Decision Making with the Analytic Network Process
By Thomas L. Saaty & Luis G. Vargas
- Release Date: 2006-09-10
- Genre: Management & Leadership
Description
The Analytic Network Process (ANP) developed by Thomas Saaty in his work on multicriteria decision making applies network structures with dependence and feedback to complex decision making. This book is a selection of applications of ANP to economic, social and political decisions, and also to technological design. The chapters comprise contributions of scholars, consultants and people concerned about the outcome of certain important decisions who applied the Analytic Network Process to determine the best outcome for each decision from among several potential outcomes. The ANP is a methodological tool that is helpful to organize knowledge and thinking, elicit judgments registered in both in memory and in feelings, quantify the judgments and derive priorities from them, and finally synthesize these diverse priorities into a single mathematically and logically justifiable overall outcome. In the process of deriving this outcome, the ANP also allows for the representation and synthesis of diverse opinions in the midst of discussion and debate.

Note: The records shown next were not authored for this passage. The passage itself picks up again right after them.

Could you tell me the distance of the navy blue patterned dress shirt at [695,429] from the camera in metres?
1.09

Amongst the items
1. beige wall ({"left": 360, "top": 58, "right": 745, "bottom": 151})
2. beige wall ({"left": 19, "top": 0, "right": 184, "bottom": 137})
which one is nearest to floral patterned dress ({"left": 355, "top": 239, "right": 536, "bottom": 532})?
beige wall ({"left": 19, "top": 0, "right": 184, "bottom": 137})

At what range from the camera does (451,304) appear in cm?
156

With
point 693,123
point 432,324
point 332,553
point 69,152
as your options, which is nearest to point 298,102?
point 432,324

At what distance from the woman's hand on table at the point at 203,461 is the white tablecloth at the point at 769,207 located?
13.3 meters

The ANP offers economists a considerably different approach for dealing with economic problems than the usual quantitative models used. The ANP approach is based on absolute scales used to represent pairwise comparison judgments in the context of dominance with respect to a property shared by the homogeneous elements being compared. How much or how many times more does A dominate B with respect to property P? Actually people are able to answer this question by using words to indicate intensity of dominance that all of us are equipped biologically to do all the time (equal, moderate, strong, very strong, and extreme) whose conversion to numbers, validation and extension to inhomogeneous elements form the foundation of the AHP/ANP. Numerous applications of the ANP have been made to economic problems, among which prediction of the turn-around dates for the US economy in the early 1990’s and again in 2001 whose accuracy and validity were both confirmed later in the news. They were based on the process of comparisons of mostly intangible factors rather than on financial, employment and other data and statistics.